**Text block:**
Among three numbers, the first is twice the second and thrice the third. If the average of the three numbers is 49.5, then the difference between the first and the third number is

To solve the problem step by step, let's denote the three numbers as follows: 1. Let the second number be \( x \). 2. The first number is twice the second number, so it can be expressed as \( 2x \). 3. The first number is also thrice the third number, which can be expressed as \( 3y \). Thus, the third number can be expressed as \( y = \frac{2x}{3} \). Now we have the three numbers: - First number: \( 2x \) - Second number: \( x \) - Third number: \( \frac{2x}{3} \) ### Step 1: Calculate the average of the three numbers The average of the three numbers is given by: \[ \text{Average} = \frac{(2x + x + \frac{2x}{3})}{3} \] ### Step 2: Simplify the expression for the average Combine the terms in the numerator: \[ 2x + x = 3x \] So, we rewrite the average as: \[ \text{Average} = \frac{(3x + \frac{2x}{3})}{3} \] To combine \( 3x \) and \( \frac{2x}{3} \), we need a common denominator: \[ 3x = \frac{9x}{3} \] Thus, \[ \text{Average} = \frac{\left(\frac{9x}{3} + \frac{2x}{3}\right)}{3} = \frac{\frac{11x}{3}}{3} = \frac{11x}{9} \] ### Step 3: Set the average equal to 49.5 According to the problem, the average is 49.5: \[ \frac{11x}{9} = 49.5 \] ### Step 4: Solve for \( x \) Multiply both sides by 9 to eliminate the fraction: \[ 11x = 49.5 \times 9 \] Calculating \( 49.5 \times 9 \): \[ 49.5 \times 9 = 445.5 \] So we have: \[ 11x = 445.5 \] Now divide both sides by 11: \[ x = \frac{445.5}{11} = 40.5 \] ### Step 5: Find the first and third numbers Now that we have \( x \): - First number \( = 2x = 2 \times 40.5 = 81 \) - Third number \( = \frac{2x}{3} = \frac{2 \times 40.5}{3} = \frac{81}{3} = 27 \) ### Step 6: Calculate the difference between the first and third numbers Now we find the difference: \[ \text{Difference} = 81 - 27 = 54 \] ### Final Answer The difference between the first and the third number is \( 54 \). ---

**Data section:**
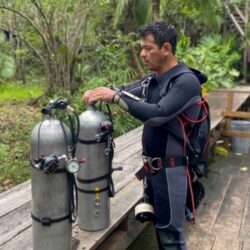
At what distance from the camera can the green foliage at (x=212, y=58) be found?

**Problem description:** Can you quote the entire three-numbers average problem above, with its solution, word for word? The listing is separate material and has no connection to the text about three numbers.

**The reply:**
Among three numbers, the first is twice the second and thrice the third. If the average of the three numbers is 49.5, then the difference between the first and the third number is

To solve the problem step by step, let's denote the three numbers as follows: 1. Let the second number be \( x \). 2. The first number is twice the second number, so it can be expressed as \( 2x \). 3. The first number is also thrice the third number, which can be expressed as \( 3y \). Thus, the third number can be expressed as \( y = \frac{2x}{3} \). Now we have the three numbers: - First number: \( 2x \) - Second number: \( x \) - Third number: \( \frac{2x}{3} \) ### Step 1: Calculate the average of the three numbers The average of the three numbers is given by: \[ \text{Average} = \frac{(2x + x + \frac{2x}{3})}{3} \] ### Step 2: Simplify the expression for the average Combine the terms in the numerator: \[ 2x + x = 3x \] So, we rewrite the average as: \[ \text{Average} = \frac{(3x + \frac{2x}{3})}{3} \] To combine \( 3x \) and \( \frac{2x}{3} \), we need a common denominator: \[ 3x = \frac{9x}{3} \] Thus, \[ \text{Average} = \frac{\left(\frac{9x}{3} + \frac{2x}{3}\right)}{3} = \frac{\frac{11x}{3}}{3} = \frac{11x}{9} \] ### Step 3: Set the average equal to 49.5 According to the problem, the average is 49.5: \[ \frac{11x}{9} = 49.5 \] ### Step 4: Solve for \( x \) Multiply both sides by 9 to eliminate the fraction: \[ 11x = 49.5 \times 9 \] Calculating \( 49.5 \times 9 \): \[ 49.5 \times 9 = 445.5 \] So we have: \[ 11x = 445.5 \] Now divide both sides by 11: \[ x = \frac{445.5}{11} = 40.5 \] ### Step 5: Find the first and third numbers Now that we have \( x \): - First number \( = 2x = 2 \times 40.5 = 81 \) - Third number \( = \frac{2x}{3} = \frac{2 \times 40.5}{3} = \frac{81}{3} = 27 \) ### Step 6: Calculate the difference between the first and third numbers Now we find the difference: \[ \text{Difference} = 81 - 27 = 54 \] ### Final Answer The difference between the first and the third number is \( 54 \). ---